Kabah di Mekah, 1885. Foto: Al-Sayyid Abd al-Ghaffar.
Ke kota suci Mekah, umat Islam
Nusantara pertama membawa misi sultan, berdagang, dan menuntut ilmu,
sekaligus menunaikan ibadah haji.
OLEH: HENDRI F. ISNAENI
DAYA
tarik Mekah begitu kuat bagi setiap Muslim, karena kota ini memiliki
sejarah panjang. Mekah disebut “kota para nabi.” Adam ialah nabi pertama
yang menapakkan kakinya di Mekah. “Ia menunaikan haji di kota itu dan
mendoakan keturunannya agar dosa-dosanya diampuni,” kata Zuhairi
Misrawi, intelektual muda Nahdlatul Ulama dan penulis buku soal Mekah.
Beberapa nabi yang meninggal di Mekah di antaranya Nuh, Hud, Syua’ib,
dan Shaleh.
Nabi yang memiliki jasa
dan sejarah monumental pada Mekah adalah Ibrahim. Dia dan anaknya,
Ismail, membangun Kabah atau rumah Allah (Baitullah).
Pasca-Ibrahim, Mekah dikuasai kabilah Jurhum dari Yaman, lalu digantikan
kabilah Khuza’a.
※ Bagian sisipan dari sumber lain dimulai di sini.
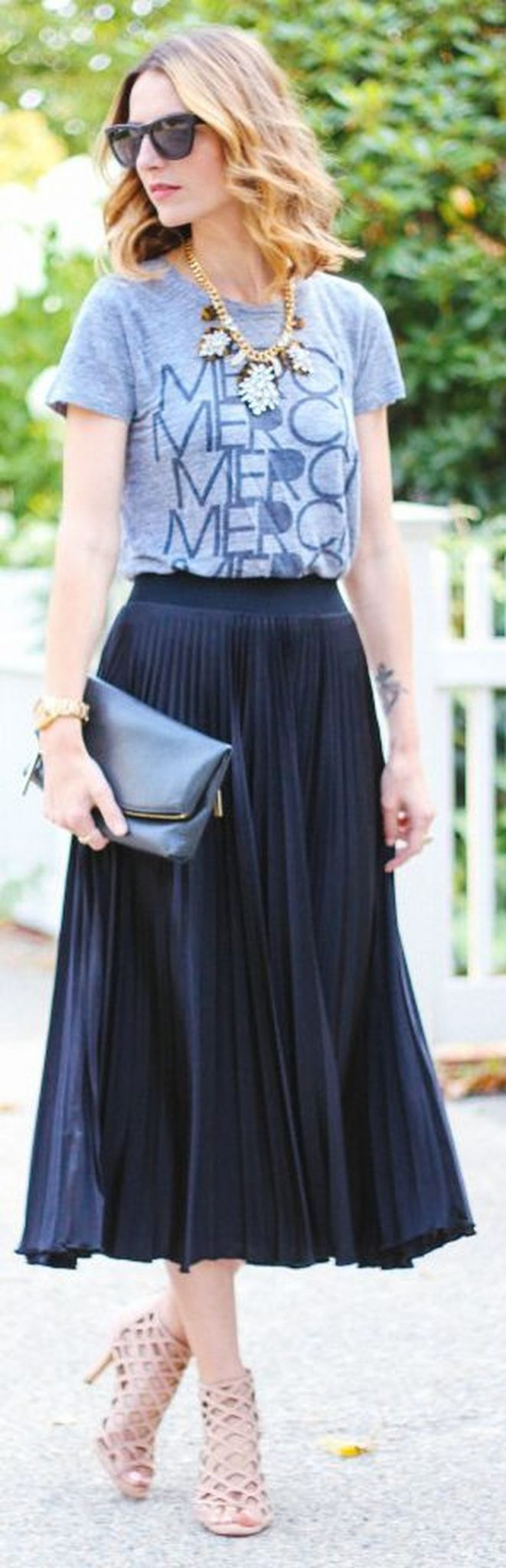 Cool tshirt and skirt for everyday outfits 40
Penggantinya yang berkuasa paling lama adalah kabilah
Quraisy yang dipimpin Qushay, leluhur Nabi Muhammad. “Nabi yang
meneruskan jejak juang Ibrahim adalah Muhammad,” kata Zuhairi.
Di Mekah, Muhammad lahir, menerima wahyu, membebaskan Mekah, dan menunaikah haji wada’
(haji perpisahan), yang tak lama kemudian meninggal di Madinah.
Pasca-Nabi, Mekah tetap di bawah kendali pemuka Quraisy. “Secara tak
tertulis ada semacam kesepakatan bahwa pemimpin Mekah harus mempunyai
garis darah dari klan Quraish,” ujar Zuhairi.
Tragisnya, Mekah
kemudian diperebutkan dinasti-dinasti Islam hingga jatuh ke tangan
Muhammad bin Saud, yang memimpin gerakan Wahabisme. Dan keluarga
Saud-lah yang berkuasa atas Mekah hingga saat ini.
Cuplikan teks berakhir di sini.